De 1945 à 2017, autant modèle que contre exemple, tentation autant que rejet, l’American way of life, se déplie, se déploie se dévoie. Les deux dates qui bornent cette exposition ont été choisies intentionnellement. Elles ont en héritage la Grande dépression, elles sortent d’une conflagration mondiale, elles incluent les bouleversements de multiples conflits à l’extérieur, elles épinglent les affaires du Watergate, elles gèrent la guerre froide, elles ressentent les tensions raciales, elles impliquent Donald Trump. Parce que bien ou mieux placés que d’autres, les artistes identifient, assimilent, accumulent vite ce qui sera à la source d’une œuvre. Ils saisissent d’un coup les forces et les failles du quotidien, les traduisent en couleurs vives et en formes nettes qui constituent cette longue suite de ce qui apparaît comme des résonances visuelles. Dévoiler, révéler, dégager, interpréter la réalité, voilà leurs intentions. En parallèle au réalisme et l’hyperréalisme qui s’observent partout, l’abstraction participe au jeu de désignation, de compréhension ou de dénonciation du mode de fonctionnement de l’univers américain.

Lignes de données
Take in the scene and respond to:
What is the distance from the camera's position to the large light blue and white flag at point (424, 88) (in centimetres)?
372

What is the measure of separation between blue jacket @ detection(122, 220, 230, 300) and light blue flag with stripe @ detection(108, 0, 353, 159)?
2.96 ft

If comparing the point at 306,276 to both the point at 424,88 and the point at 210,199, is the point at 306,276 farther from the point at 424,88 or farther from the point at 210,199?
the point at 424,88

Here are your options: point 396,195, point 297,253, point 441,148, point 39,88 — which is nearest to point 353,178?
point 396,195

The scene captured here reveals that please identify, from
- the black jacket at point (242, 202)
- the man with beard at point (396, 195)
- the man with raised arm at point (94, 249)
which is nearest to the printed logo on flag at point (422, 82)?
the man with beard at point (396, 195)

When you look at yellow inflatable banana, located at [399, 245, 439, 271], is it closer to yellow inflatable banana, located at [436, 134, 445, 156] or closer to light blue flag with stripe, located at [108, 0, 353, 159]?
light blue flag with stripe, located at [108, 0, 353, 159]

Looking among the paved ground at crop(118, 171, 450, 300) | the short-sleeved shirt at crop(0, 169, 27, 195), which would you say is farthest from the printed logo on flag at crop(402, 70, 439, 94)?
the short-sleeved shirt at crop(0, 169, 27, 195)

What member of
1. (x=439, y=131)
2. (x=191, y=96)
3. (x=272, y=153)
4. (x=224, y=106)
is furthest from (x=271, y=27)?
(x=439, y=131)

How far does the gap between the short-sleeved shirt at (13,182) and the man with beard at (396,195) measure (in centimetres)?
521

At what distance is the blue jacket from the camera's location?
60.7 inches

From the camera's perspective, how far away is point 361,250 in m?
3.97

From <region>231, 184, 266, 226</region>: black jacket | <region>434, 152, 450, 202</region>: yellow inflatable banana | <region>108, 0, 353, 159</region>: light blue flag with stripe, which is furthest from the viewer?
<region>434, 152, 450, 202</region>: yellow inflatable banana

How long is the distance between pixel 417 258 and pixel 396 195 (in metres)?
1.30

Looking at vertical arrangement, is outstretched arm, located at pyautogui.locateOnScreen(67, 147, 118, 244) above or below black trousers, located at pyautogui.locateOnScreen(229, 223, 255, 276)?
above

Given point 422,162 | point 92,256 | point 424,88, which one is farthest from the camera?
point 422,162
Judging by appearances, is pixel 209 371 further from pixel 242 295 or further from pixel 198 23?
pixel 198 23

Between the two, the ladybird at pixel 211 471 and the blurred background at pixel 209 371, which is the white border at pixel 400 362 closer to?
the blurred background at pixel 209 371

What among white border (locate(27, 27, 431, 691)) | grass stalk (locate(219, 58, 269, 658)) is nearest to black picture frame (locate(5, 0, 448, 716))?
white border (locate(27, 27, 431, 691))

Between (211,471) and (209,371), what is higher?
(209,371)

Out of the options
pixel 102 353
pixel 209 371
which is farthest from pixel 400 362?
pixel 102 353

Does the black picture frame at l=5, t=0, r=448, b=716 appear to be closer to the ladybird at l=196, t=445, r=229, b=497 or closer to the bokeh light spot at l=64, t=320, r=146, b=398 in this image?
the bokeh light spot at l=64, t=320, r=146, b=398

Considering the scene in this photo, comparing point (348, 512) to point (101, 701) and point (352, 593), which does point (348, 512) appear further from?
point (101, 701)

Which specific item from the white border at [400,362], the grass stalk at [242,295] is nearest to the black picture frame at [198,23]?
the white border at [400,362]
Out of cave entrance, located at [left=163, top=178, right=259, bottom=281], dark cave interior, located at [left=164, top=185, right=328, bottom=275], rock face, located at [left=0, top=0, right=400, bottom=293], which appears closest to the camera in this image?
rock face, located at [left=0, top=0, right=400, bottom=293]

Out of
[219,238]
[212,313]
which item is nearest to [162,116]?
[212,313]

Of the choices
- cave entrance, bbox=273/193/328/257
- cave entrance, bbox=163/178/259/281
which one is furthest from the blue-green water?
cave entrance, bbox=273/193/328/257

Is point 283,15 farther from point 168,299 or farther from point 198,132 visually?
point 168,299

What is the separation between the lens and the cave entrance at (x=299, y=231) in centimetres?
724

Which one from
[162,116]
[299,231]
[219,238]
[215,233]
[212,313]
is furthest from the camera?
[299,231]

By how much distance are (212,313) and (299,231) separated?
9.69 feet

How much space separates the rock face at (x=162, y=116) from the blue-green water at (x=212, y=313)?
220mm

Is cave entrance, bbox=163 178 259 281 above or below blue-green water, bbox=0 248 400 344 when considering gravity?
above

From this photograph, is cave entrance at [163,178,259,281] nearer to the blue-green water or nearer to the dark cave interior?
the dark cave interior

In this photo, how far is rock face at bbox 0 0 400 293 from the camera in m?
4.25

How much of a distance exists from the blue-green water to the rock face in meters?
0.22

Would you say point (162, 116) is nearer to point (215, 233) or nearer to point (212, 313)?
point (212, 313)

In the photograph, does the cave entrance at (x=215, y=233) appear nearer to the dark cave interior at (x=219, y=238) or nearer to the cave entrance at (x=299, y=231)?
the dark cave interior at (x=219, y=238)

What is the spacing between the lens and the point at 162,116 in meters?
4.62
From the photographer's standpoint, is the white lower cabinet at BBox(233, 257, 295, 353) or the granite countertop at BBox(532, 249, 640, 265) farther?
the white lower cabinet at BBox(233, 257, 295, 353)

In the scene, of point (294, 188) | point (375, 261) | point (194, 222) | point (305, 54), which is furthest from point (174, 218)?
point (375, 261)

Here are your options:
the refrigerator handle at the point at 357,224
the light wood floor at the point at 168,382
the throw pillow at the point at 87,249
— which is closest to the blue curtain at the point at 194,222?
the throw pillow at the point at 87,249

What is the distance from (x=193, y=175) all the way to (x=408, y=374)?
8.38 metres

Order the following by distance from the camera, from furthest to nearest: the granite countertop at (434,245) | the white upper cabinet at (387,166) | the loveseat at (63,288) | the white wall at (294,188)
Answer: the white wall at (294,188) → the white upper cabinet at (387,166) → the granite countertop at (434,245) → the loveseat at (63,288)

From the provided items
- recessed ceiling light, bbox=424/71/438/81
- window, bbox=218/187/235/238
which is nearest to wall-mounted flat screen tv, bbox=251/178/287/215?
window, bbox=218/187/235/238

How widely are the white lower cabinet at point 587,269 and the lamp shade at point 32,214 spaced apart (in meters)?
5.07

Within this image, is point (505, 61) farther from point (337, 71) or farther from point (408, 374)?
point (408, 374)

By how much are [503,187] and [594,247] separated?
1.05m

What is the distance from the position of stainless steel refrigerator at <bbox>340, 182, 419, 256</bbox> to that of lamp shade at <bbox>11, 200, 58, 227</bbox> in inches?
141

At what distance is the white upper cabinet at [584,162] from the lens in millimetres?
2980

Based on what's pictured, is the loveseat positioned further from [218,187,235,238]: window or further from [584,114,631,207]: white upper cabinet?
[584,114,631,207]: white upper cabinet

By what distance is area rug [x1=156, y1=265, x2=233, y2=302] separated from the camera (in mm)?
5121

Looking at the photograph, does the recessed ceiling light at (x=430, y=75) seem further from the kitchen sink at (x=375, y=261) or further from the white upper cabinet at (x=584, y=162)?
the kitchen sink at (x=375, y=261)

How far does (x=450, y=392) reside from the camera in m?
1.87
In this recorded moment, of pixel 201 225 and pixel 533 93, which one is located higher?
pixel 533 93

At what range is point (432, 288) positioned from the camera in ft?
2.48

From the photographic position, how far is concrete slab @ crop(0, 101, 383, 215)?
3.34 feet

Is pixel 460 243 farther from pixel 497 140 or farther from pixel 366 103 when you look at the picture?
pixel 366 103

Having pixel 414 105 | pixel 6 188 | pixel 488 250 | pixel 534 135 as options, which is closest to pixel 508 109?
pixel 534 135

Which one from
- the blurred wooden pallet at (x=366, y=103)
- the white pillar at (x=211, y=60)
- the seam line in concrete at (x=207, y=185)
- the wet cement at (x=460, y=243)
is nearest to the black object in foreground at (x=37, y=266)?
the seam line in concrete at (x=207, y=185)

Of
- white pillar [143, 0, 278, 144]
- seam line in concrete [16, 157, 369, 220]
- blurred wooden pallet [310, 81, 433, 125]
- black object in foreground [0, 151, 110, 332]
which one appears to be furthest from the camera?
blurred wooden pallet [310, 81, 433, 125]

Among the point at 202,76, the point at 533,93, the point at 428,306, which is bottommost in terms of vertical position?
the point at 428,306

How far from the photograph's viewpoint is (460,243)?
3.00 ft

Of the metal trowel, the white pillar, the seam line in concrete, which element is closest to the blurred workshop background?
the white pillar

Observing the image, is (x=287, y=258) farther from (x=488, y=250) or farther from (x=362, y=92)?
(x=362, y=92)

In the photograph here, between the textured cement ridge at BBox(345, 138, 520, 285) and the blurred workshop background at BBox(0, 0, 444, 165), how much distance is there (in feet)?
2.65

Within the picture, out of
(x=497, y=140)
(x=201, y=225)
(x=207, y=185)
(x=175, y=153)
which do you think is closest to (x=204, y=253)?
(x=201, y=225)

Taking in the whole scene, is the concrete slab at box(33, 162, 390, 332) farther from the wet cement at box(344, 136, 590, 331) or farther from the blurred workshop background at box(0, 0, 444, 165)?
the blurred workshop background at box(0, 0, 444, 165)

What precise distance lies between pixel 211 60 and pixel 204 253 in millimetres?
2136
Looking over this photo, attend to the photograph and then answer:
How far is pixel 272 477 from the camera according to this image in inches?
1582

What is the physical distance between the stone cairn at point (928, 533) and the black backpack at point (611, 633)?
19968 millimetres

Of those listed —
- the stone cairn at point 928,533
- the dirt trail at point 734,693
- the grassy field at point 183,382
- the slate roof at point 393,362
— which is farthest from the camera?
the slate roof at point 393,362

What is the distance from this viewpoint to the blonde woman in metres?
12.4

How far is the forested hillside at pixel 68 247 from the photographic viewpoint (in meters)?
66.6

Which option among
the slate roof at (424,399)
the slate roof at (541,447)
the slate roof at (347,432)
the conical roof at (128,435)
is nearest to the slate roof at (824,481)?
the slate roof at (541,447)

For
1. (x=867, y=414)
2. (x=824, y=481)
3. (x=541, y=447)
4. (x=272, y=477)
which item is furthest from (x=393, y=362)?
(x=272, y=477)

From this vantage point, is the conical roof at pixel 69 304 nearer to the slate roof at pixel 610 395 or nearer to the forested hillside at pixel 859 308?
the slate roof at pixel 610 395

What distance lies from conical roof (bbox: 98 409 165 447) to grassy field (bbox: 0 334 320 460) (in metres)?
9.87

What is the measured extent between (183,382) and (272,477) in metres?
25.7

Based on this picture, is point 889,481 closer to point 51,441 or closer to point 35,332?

PETIT EXERCICE 1 - Résumez en deux phrases le texte sur l'American way of life.
PETIT EXERCICE 2 -
Répondez à ces questions sur le texte sur l'American way of life :
(a) Quelles sont les deux dates qui bornent l'exposition ?
(b) En quoi les artistes traduisent-ils les forces et les failles du quotidien ?
(c) À côté du réalisme et de l'hyperréalisme, quelle approche prend part au jeu de désignation, de compréhension ou de dénonciation de l'univers américain ?
PETIT EXERCICE 3 - Écrivez la suite du texte sur l'American way of life, juste après sa dernière phrase.

RÉSULTAT DE L'EXERCICE 1 - De 1945 à 2017, une période choisie exprès et marquée entre autres par la guerre froide, le Watergate, les tensions raciales et Donald Trump, l'American way of life sert autant de modèle que de contre-exemple. Les artistes en saisissent vite les forces et les failles et les rendent en couleurs vives et en formes nettes, par le réalisme, l'hyperréalisme ou l'abstraction.

RÉSULTAT DE L'EXERCICE 2 -
(a) 1945 et 2017.
(b) En couleurs vives et en formes nettes.
(c) L'abstraction.

RÉSULTAT DE L'EXERCICE 3 -
Les sujets défilent, histoire, paysages, gens, nature, mœurs, villes, prétextes à traiter les questions essentielles que l’art n’élude pas. Toiles, clichés, vidéos donnent un sens aux maux terribles quand les mots seulement les désignent. C’est la drogue vue par Edward Melcarth, la mafia épiée par Vija Celmins, la violence condamnée par Jacob Lawrence, la prostitution examinée par Raphael Soyer, le sida contemplée par Peter Hujar. Leurs transcriptions sur la toile prennent un aspect dramatique, drôle, surprenant, effrayant. Revers triste des métropoles, l’anonymat social inspire Stone Roberts décrivant la foule qui se presse indifférente dans l’immense hall de Grand Central Terminal et Robert Birmelin brossant les passagers courant dans les couloirs du métro de New York, personne ne saluant plus personne ni même voyant l’autre.

Etrange équation que ces observateurs du rêve américain posent lorsque le constat montre que la consommation matérielle est inversement proportionnelle à la satisfaction personnelle.  Culture contre sous culture, plénitude contre solitude, la demeure victorienne dans le New Hampshire vue par Dee Shapiro est loin des  maisons de Spanish Harlem colorée par Alice Neel. Les extrêmes ne se rejoignent pas, ils s’additionnent et mettent en commun ce qui fait la nation, la fierté d’y vivre, la capacité de l’accueil, le mirage possible de la réussite, les marginaux, les échecs de la modernité et les oubliés. Un survol de l’Oncle Sam au Black Panther Party !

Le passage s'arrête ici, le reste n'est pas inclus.